Diagnosis and staging are determined by performing nontreponemal (RPR or VDRL) and treponemal (FTA-Abs, TP-PA) serologic testing and by the typical clinical appearance of ulcers and skin lesions. The nontreponemal tests are negative in approximately 20% of the cases presenting with a primary ulcer (chancre); therefore, both nontreponemal and treponemal testing are advised.[9] When there is clinical suspicion for syphilis but the nontreponemal test is negative, it is advised that clinicians communicate with the laboratory to confirm that the sample was retested after dilution (prozone effect).[10]Some laboratories use a reverse sequence screening algorithm with automated treponemal enzyme immunoassay or chemiluminescence immunoassays as the initial screening test, followed by confirmation with the nontreponemal RPR. This can be confusing, so the guideline includes a helpful syphilis screening algorithm to assist with interpretation of the laboratory results.

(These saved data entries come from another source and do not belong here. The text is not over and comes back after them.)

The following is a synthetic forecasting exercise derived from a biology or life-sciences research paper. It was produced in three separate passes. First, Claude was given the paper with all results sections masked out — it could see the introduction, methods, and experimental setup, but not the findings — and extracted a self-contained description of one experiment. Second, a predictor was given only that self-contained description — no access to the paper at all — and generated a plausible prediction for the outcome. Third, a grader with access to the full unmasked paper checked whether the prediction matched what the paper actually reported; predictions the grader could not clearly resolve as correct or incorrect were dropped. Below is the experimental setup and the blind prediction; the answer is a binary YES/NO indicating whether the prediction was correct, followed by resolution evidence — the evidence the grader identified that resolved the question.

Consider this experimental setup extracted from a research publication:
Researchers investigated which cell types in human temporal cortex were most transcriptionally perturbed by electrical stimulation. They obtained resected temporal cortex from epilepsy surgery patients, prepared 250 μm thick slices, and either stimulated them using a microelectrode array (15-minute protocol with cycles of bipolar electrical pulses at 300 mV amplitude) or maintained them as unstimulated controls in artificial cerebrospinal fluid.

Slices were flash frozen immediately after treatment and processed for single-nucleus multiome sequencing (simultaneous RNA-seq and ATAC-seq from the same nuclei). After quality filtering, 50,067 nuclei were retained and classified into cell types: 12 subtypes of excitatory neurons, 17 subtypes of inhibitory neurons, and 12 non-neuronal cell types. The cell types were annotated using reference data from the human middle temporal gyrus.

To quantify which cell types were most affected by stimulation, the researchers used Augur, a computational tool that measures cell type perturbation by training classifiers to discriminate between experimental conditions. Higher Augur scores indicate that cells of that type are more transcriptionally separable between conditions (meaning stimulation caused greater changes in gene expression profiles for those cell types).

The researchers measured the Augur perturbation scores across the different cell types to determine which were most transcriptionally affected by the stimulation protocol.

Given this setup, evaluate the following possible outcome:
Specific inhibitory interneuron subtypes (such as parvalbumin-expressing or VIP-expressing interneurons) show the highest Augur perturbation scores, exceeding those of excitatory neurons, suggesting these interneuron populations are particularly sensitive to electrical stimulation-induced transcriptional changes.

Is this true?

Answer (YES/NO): NO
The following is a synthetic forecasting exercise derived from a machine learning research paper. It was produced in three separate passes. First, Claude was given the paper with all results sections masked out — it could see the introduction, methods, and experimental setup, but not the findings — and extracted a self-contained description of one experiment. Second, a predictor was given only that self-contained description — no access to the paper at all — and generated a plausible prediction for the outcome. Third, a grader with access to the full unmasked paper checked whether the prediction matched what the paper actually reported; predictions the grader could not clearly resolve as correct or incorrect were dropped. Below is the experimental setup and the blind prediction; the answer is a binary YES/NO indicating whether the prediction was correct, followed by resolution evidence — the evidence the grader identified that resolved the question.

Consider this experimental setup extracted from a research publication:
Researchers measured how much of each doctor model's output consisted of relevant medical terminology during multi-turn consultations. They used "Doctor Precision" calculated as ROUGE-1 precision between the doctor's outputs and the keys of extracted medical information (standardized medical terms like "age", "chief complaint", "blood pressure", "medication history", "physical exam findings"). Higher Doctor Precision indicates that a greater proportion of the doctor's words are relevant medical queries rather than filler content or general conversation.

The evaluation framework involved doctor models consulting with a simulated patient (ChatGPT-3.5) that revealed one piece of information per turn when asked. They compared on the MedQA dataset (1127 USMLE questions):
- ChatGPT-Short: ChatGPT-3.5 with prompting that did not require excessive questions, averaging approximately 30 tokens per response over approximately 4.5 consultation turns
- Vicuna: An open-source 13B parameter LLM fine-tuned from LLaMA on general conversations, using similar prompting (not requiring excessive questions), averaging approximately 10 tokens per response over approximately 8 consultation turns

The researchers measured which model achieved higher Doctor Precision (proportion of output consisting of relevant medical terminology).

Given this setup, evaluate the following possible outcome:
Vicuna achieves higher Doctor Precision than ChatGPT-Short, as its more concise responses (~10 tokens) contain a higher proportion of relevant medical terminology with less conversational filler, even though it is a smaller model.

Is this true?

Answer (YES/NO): NO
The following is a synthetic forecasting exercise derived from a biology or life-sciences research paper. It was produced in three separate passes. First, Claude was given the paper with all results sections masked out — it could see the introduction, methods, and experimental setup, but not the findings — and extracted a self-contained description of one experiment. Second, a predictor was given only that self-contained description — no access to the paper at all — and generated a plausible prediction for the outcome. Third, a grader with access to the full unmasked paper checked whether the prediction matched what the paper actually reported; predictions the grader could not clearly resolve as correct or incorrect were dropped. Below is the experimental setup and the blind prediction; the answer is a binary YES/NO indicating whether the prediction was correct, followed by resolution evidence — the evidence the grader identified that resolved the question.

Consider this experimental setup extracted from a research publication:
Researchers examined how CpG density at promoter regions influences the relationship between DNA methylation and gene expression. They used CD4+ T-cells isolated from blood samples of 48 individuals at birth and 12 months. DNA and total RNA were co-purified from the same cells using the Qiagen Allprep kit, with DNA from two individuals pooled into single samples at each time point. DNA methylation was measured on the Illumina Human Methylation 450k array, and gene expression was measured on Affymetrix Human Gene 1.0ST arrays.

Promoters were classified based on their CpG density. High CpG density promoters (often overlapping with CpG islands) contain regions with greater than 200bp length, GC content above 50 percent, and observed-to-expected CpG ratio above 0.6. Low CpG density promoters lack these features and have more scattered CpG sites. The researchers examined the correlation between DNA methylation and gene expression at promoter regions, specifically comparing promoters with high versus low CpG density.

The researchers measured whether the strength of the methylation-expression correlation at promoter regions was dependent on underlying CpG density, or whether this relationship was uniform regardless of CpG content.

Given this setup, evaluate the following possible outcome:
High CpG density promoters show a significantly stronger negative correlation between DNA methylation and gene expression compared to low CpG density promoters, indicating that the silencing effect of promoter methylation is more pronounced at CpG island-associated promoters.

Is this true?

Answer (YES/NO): NO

Treatment varies according to disease stage. The penicillin G recommended regimens are the same for patients with or without HIV. Patients with HIV who are diagnosed with syphilis should be monitored closely. Other treatment options for penicillin-allergic patients with HIV have not been well studied and should be used with caution. In pregnant women with syphilis who are penicillin allergic, desensitization therapy followed by treatment with penicillin is recommended due to high rates of congenital syphilis when other agents are used. This is also advised for patients with HIV rather than attempting other therapies if adherence to therapy or close follow-up cannot be ensured. Clinicians should perform a lumbar puncture in patients with neurologic, ophthalmologic, otic, or neuropsychiatric signs or symptoms that are not explained by another etiology, treatment failure, or tertiary syphilis. Long-term untreated infection can affect multiple organs, including the brain, nerves, eyes, heart, blood vessels, liver, bones, and joints, and can cause visual impairment, stroke, or death.[9]

If more people coinfected with syphilis and HIV are identified and treated early, the goals of reducing the rates of syphilis and HIV transmission will be achieved.